• Instruction a
From the passage on the misuse of the estate's funds, list every date that gives a day, a month and a year.

The accounts did not disclose the repayment by Ascent Management of $30,000 on 19 July 2010 and $55,000 on 23 July 2010 to Ms Anthony to be held on behalf of the estate.
Ms Anthony had not rendered any accounts to the estate at the time the payments to the "Grosfeld Financial Services Trust" were said to have been made. Mr Grosfeld said that there was no such trust. The payments were made to an account in the name of Grosfeld Frawley & Associates. According to the only pages of that account that Mr Grosfeld tendered, that was a trading name for a business carried on by Mr Grosfeld and his wife.
I infer that the moneys totalling $85,040 withdrawn from the estate account and paid to Mr Grosfeld's "working account" were in turn paid to an account of Ascent Management. I draw that inference from the fact that the repayments in July 2010 are shown in the solicitor's trust account statement to have been received from Ascent Management.
In 2009 and 2010 Ascent Management was in financial difficulties. On 7 October 2010 the Deputy Commissioner of Taxation filed proceedings in the Federal Court for it to be wound up. The company was wound up in insolvency on 3 December 2010. Mr Grosfeld deposed that the causes of the failure of the company were a cash flow shortage in 2007, a reduction of income due to the global financial crisis and a refusal by the ATO to accept a payment plan to pay a tax debt in full over 2-3 years.
Mr Grosfeld deposed that his business was partly carried on through that company and partly by himself as a sole trader under the name Grosfeld Financial Services. He now carries on business as a sole trader.
The use of the estate's funds in this way was a serious breach of Mr Grosfeld's duties as executor. An executor is required to keep the estate's moneys separate from his or her own moneys, just as a trustee cannot mix trust funds with the trustee's own moneys. Counsel for Mr Grosfeld referred to clause 16.1(c) of the will which empowers an executor and trustee to invest and change investments as if he were beneficially entitled. That power does not authorise an executor to mix the estate's moneys with his own. I do not accept Mr Grosfeld's evidence that in doing so he was making a loan to himself on which he would pay interest. No such interest was paid.

• Provided records
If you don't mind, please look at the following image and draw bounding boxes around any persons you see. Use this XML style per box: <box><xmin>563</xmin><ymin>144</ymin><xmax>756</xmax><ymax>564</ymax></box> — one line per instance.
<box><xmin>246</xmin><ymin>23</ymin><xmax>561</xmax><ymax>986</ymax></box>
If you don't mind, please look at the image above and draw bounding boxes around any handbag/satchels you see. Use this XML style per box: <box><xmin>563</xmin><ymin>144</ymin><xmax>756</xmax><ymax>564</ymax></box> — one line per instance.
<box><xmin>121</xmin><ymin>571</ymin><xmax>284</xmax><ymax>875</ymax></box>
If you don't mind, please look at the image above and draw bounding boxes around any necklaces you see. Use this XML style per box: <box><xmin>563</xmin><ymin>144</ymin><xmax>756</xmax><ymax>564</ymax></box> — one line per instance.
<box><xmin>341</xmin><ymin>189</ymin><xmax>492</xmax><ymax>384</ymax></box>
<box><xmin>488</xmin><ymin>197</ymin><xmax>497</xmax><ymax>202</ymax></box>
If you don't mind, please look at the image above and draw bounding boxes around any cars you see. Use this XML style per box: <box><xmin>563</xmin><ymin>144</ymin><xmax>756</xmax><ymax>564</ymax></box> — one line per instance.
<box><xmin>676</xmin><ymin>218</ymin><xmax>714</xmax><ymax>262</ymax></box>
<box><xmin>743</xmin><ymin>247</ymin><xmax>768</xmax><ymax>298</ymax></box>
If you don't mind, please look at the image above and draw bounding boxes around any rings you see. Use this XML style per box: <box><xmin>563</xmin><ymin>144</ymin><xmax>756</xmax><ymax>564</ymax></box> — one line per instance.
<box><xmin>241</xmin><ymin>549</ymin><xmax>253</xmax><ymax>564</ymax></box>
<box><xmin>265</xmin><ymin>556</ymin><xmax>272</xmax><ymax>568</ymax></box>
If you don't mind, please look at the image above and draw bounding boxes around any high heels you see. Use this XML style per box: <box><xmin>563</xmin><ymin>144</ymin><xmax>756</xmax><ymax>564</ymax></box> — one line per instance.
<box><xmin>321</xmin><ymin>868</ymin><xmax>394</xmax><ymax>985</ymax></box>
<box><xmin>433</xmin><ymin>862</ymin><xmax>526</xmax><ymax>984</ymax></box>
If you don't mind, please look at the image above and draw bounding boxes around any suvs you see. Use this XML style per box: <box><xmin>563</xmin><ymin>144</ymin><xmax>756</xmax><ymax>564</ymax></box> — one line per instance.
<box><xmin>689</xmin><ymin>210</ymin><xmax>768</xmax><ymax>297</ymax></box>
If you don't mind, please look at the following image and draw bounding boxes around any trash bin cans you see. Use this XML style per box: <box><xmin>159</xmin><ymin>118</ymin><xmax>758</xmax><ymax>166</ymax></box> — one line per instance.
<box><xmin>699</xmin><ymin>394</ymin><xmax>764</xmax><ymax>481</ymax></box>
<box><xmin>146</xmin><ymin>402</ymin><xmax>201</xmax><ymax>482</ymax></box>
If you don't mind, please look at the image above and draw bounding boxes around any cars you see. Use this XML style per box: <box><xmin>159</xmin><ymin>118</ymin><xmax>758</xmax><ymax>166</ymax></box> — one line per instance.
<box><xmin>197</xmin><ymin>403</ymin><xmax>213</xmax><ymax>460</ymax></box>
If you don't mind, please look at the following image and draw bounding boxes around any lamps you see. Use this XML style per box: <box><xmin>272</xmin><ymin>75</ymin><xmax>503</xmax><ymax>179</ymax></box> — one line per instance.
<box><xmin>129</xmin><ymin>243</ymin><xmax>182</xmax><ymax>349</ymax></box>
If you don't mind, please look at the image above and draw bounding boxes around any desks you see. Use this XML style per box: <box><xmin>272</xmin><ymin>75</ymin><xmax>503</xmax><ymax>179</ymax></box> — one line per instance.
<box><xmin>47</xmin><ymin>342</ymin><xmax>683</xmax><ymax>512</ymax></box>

• Instruction b
In the records, reproduce the lines starting at the one containing "around any desks" and ending at the final record line, substituting "tables" for "desks" and leaving all else unchanged.

• Correct response a
19 July 2010
23 July 2010
7 October 2010
3 December 2010

• Correct response b
If you don't mind, please look at the image above and draw bounding boxes around any tables you see. Use this XML style per box: <box><xmin>272</xmin><ymin>75</ymin><xmax>503</xmax><ymax>179</ymax></box> — one line per instance.
<box><xmin>47</xmin><ymin>342</ymin><xmax>683</xmax><ymax>512</ymax></box>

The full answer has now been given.